Aunque no todos son niños, ni todos juegan en los Joven Club de Computación y Electrónica. Desde los propios hogares e incluso las universidades los torneos de videojuegos como Dota, Wao o Call of Duty, atrapan a más de uno.

Hasta qué punto los videojuegos han remplazado otros juegos como los deportivos, de mesa o los tradicionales. ¿Qué función desempeñan los padres en este asunto?

¿Hasta qué punto pueden dañar la conducta de los infantes y potenciar su desarrollo físico e intelectual?

No tener en cuenta el impacto que ejerce el uso desmedido de los videojuegos puede ser darle la espalda a un fenómeno cultural que arrastra a masas.

Algunos adultos muestran conductas adictivas y de enajenación, al punto de perder el rumbo de la realidad.

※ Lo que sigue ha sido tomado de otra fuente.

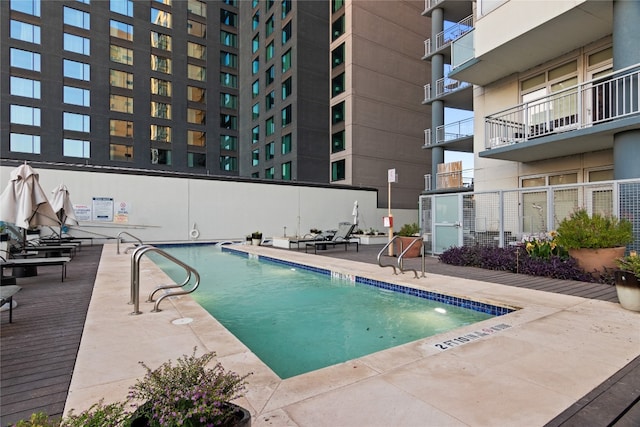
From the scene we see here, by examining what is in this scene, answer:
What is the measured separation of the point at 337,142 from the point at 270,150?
6.99 m

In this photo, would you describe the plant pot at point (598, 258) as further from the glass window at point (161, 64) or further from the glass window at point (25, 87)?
the glass window at point (25, 87)

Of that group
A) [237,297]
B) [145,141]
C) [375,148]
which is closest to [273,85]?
[375,148]

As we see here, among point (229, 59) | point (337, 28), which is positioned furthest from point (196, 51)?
point (337, 28)

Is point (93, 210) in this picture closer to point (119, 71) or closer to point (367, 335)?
point (367, 335)

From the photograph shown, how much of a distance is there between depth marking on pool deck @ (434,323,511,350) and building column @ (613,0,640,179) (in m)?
6.75

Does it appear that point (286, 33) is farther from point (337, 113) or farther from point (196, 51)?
point (196, 51)

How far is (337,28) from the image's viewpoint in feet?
81.5

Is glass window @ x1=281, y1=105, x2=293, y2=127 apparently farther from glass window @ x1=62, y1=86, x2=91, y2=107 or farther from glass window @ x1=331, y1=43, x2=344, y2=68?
glass window @ x1=62, y1=86, x2=91, y2=107

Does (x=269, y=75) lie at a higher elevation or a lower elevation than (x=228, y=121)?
higher

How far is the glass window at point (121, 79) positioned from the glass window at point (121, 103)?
3.64 ft

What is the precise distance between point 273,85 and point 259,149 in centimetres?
587

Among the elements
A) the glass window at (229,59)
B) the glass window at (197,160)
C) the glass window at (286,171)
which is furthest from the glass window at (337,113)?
the glass window at (229,59)

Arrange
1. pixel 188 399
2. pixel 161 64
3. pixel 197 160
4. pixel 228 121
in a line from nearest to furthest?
pixel 188 399
pixel 161 64
pixel 197 160
pixel 228 121

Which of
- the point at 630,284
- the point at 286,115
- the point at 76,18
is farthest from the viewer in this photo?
the point at 76,18
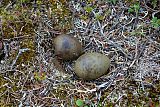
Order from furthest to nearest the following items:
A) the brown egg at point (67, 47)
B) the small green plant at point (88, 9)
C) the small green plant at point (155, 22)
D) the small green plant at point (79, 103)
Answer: the small green plant at point (88, 9)
the small green plant at point (155, 22)
the brown egg at point (67, 47)
the small green plant at point (79, 103)

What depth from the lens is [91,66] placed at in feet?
11.7

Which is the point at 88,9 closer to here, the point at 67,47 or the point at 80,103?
the point at 67,47

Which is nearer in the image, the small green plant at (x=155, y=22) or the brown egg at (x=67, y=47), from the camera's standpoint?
the brown egg at (x=67, y=47)

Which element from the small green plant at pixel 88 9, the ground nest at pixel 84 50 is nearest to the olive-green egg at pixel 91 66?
the ground nest at pixel 84 50

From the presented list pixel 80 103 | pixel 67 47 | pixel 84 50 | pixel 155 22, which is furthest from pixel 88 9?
pixel 80 103

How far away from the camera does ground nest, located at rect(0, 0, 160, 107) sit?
3.53 meters

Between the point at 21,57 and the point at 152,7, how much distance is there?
1382 millimetres

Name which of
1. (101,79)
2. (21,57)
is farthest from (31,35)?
(101,79)

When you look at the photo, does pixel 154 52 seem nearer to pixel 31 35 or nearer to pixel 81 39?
pixel 81 39

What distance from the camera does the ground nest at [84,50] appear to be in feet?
11.6

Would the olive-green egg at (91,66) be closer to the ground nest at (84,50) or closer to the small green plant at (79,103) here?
the ground nest at (84,50)

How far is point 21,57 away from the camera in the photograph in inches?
147

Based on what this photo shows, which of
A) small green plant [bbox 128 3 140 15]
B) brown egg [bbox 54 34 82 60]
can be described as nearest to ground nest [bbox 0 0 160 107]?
small green plant [bbox 128 3 140 15]

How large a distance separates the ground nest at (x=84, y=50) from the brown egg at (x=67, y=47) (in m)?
0.11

Los niños son aún más vulnerables a estas influencias, entonces el daño se multiplica.

Los padres deben regular el tiempo de juegos virtuales, participar en su selección e incluso observar el desempeño de sus hijos. No es correcto encontrar en estos una forma de mantener a los niños ocupados pues las consecuencias de una exposición prematura y desmedida pueden ser irreversibles.

El equilibrio entre este tipo de juegos y los deportivos pueden lograr la armonía en el desarrollo del infante.

¿Y usted qué piensa? ¿Sabe de experiencias relacionadas con el tema? ¿Qué considera sobre el uso de estas plataformas? ¿Las ha usado? Cualquiera que sea su opinión puede emitirla a través de este espacio o del sitio tiempo21podcast@gmail.com. Yo soy Leydiana Leyva Romero y lo invito a un próximo debate Sin pelos en la lengua.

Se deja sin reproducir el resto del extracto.